Qantas to cut 1,000 jobs amid 'immense' challenges
This file photo taken on April 22, 2013 shows the tail of a Qantas Airline Airbus A380 at Sydney Airport
Chief executive Alan Joyce said conditions had seen a "marked" deterioration and the airline was battling "extraordinary circumstances" including record fuel costs, a strong Australian dollar and fierce competition from subsidised rivals.
The news sent Qantas shares into freefall, with the stock plunging as much as 17 percent to 99.5 cents before regaining ground to close 10.79 percent lower at Aus$1.075.
"The challenges we now face are immense," Joyce said in an update to the Australian stock exchange.
"Since the global financial crisis, Qantas has confronted a fiercely difficult operating environment -- including the strong Australian dollar and record jet fuel costs, which have exacerbated Qantas' high cost base," he added.
"The Australian international market is the toughest anywhere in the world."
Ratings agency Moody's put the airline's investment-grade Baa credit rating on review for a potential downgrade, saying the forecast conditions were "outside the rating expectation".
"In the absence of countermeasures, the challenging operating conditions may therefore result in Qantas' credit profile no longer being consistent with the current ratings," said Moody's vice president Arnon Musiker.
Qantas was optimistic it had turned a corner after signing a major partnership with Dubai-based Emirates and reversing its 2012 annual loss -- the first since privatisation -- with a modest Aus$5 million full-year profit announced in August.
But Thursday's announcement shows it is still facing significant headwinds.
Joyce said Qantas expected to report a loss before tax in the six months to December 31 of Aus$250-$300 million, with passenger loads slipping significantly in November as increased competition drove down the carrier's market share.
Fuel costs for the half-year were Aus$2.27 billion -- Aus$88 million higher than in the second half of 2012.
"Urgent" action was needed to salvage the Flying Kangaroo's profitability, Joyce said, including the sacking of "at least 1,000" staff, a 38 percent cut in his own pay and that of the Qantas board, a review of spending with top suppliers and a salary and bonus freeze.
"We have reduced the group's unit costs, excluding fuel, by a total of 19 percent since FY09, including by five percent in FY13. But these actions are not enough to deal with the current situation," he said.
The airline will undertake a structural review, to report back in February, prompting speculation a sell-off of its Jetstar assets in Asia could be on the cards.

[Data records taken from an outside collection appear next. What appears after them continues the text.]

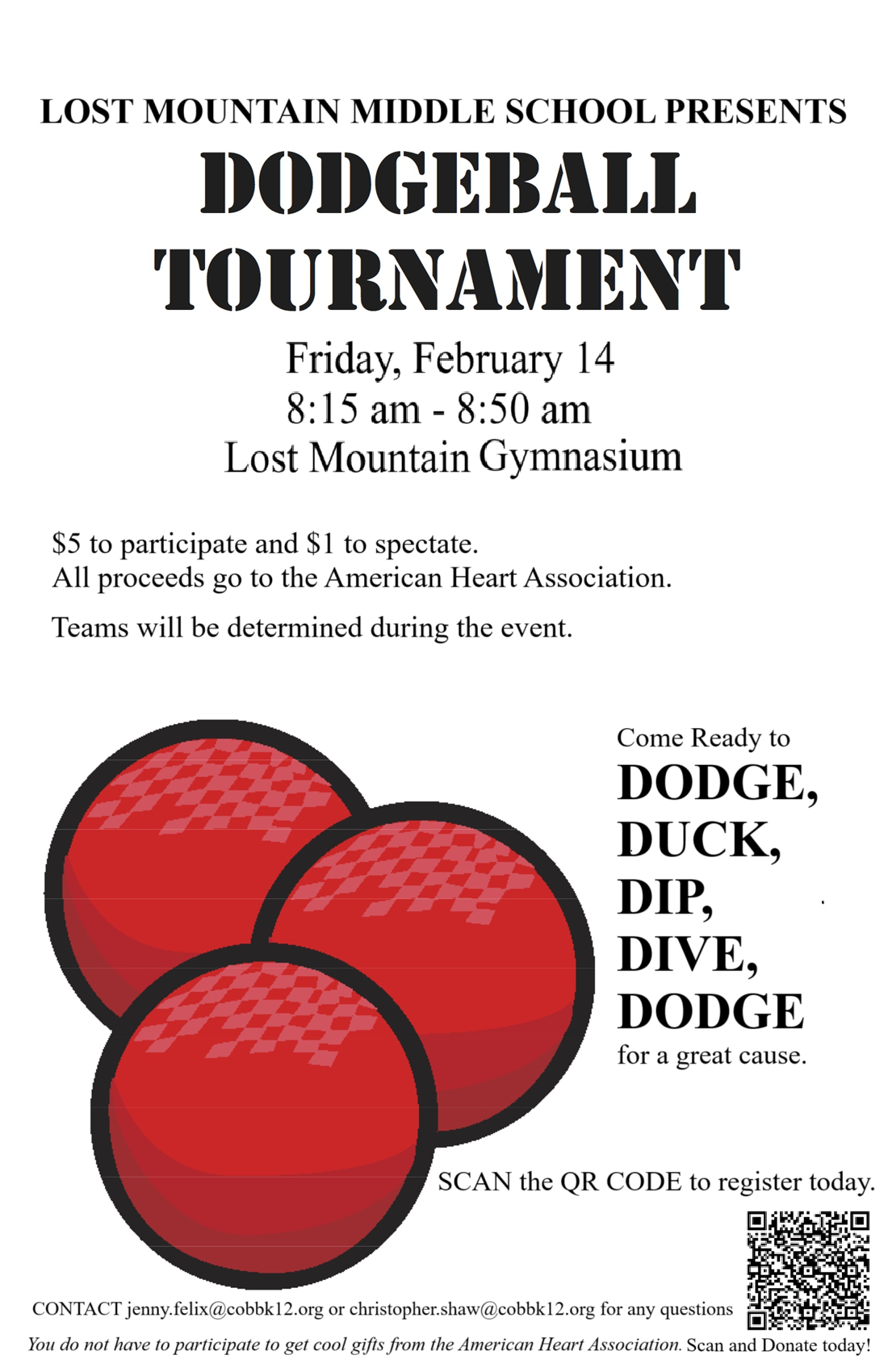 LOST MOUNTAIN MIDDLE SCHOOL PRESENTS

DODGEBALL TOURNAMENT

Friday, February 14
8:15 am - 8:50 am
Lost Mountain Gymnasium

$5 to participate and $1 to spectate.
All proceeds go to the American Heart Association.

Teams will be determined during the event.

Come Ready to
DODGE,
DUCK,
DIP,
DIVE,
DODGE
for a great cause.

SCAN the QR CODE to register today.

CONTACT jenny.felix@cobbk12.org or christopher.shaw@cobbk12.org for any questions

You do not have to participate to get cool gifts from the American Heart Association. Scan and Donate today!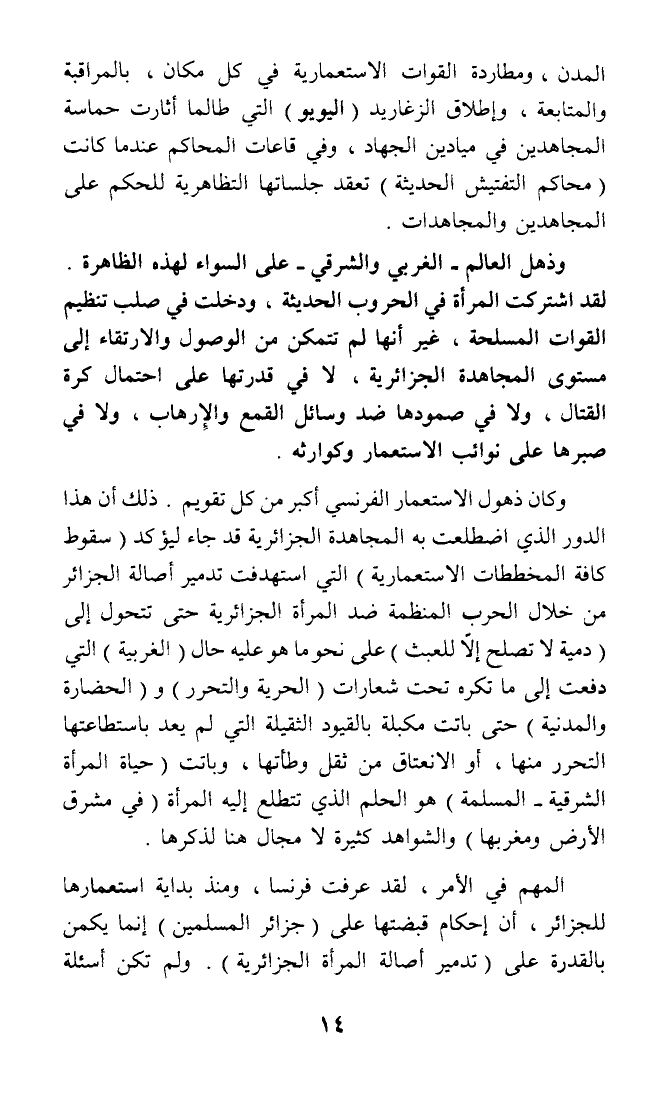 المدن ، ومطاردة القوات الاستعمارية في كل مكان ، بالمراقبة والمتابعة ، وإطلاق الزغاريد ( اليويو ) التي طالما أثارت حماسة المجاهدين في ميادين الجهاد ، وفي قاعات المحاكم عندما كانت ( محاكم التفتيش الحديثة ) تعقد جلساتها التظاهرية للحكم على المجاهدين والمجاهدات .

وذهل العالم ـ الغربي والشرقي ـ على السواء لهذه الظاهرة . لقد اشتركت المرأة في الحروب الحديثة ، ودخلت في صلب تنظيم القوات المسلحة ، غير أنها لم تتمكن من الوصول والارتقاء إلى مستوى المجاهدة الجزائرية ، لا في قدرتها على احتمال كرة القتال ، ولا في صمودها ضد وسائل القمع والإرهاب ، ولا في صبرها على نوائب الاستعمار وكوارثه .

وكان ذهول الاستعمار الفرنسي أكبر من كل تقويم . ذلك أن هذا الدور الذي اضطلعت به المجاهدة الجزائرية قد جاء ليؤكد ( سقوط كافة المخططات الاستعمارية ) التي استهدفت تدمير أصالة الجزائر من خلال الحرب المنظمة ضد المرأة الجزائرية حتى تتحول إلى ( دمية لا تصلح إلّا للعبث ) على نحو ما هو عليه حال ( الغربية ) التي دفعت إلى ما تكره تحت شعارات ( الحرية والتحرر ) و ( الحضارة والمدنية ) حتى باتت مكبلة بالقيود الثقيلة التي لم يعد باستطاعتها التحرر منها ، أو الانعتاق من ثقل وطأتها ، وباتت ( حياة المرأة الشرقية ـ المسلمة ) هو الحلم الذي تتطلع إليه المرأة ( في مشرق الأرض ومغربها ) والشواهد كثيرة لا مجال هنا لذكرها .

المهم في الأمر ، لقد عرفت فرنسا ، ومنذ بداية استعمارها للجزائر ، أن إحكام قبضتها على ( جزائر المسلمين ) إنما يكمن بالقدرة على ( تدمير أصالة المرأة الجزائرية ) . ولم تكن أسئلة

١٤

"All options are on the table in terms of the structural review, we're not ruling anything in or anything out," Joyce said when asked about potential divestments.
He added that Qantas was "in dialogue with the government on a number of different options" as he continues lobbying for the easing of foreign investment restrictions or state intervention to shore up the carrier.
Under the Qantas Sale Act, dating from 1995 when the airline was privatised, foreign ownership in the national carrier is limited to 49 percent. Joyce wants that reconsidered in the face of what he described as "unprecedented distortion" by foreign backers of the Australian market.
"Our competitors in the international market, almost all owned or generously supported by their governments, have increased capacity to pursue Australian dollar profits, changing the shape of the market permanently," the Qantas chief said.
He again took aim at domestic rival Virgin Australia, which is now majority owned by state-backed Singapore Airlines, Air New Zealand and Etihad, accusing it of a deliberate "strategy to weaken Qantas in the domestic market" with cheap seats underwritten by foreign cash injections.
"Essentially what's happened is three state-owned entities have gotten, through the back door, access to Australian traffic rights," he said.
Joyce has been locked in a bitter war of words with Virgin in recent weeks over what he has described as "predatory" behaviour by his rivals.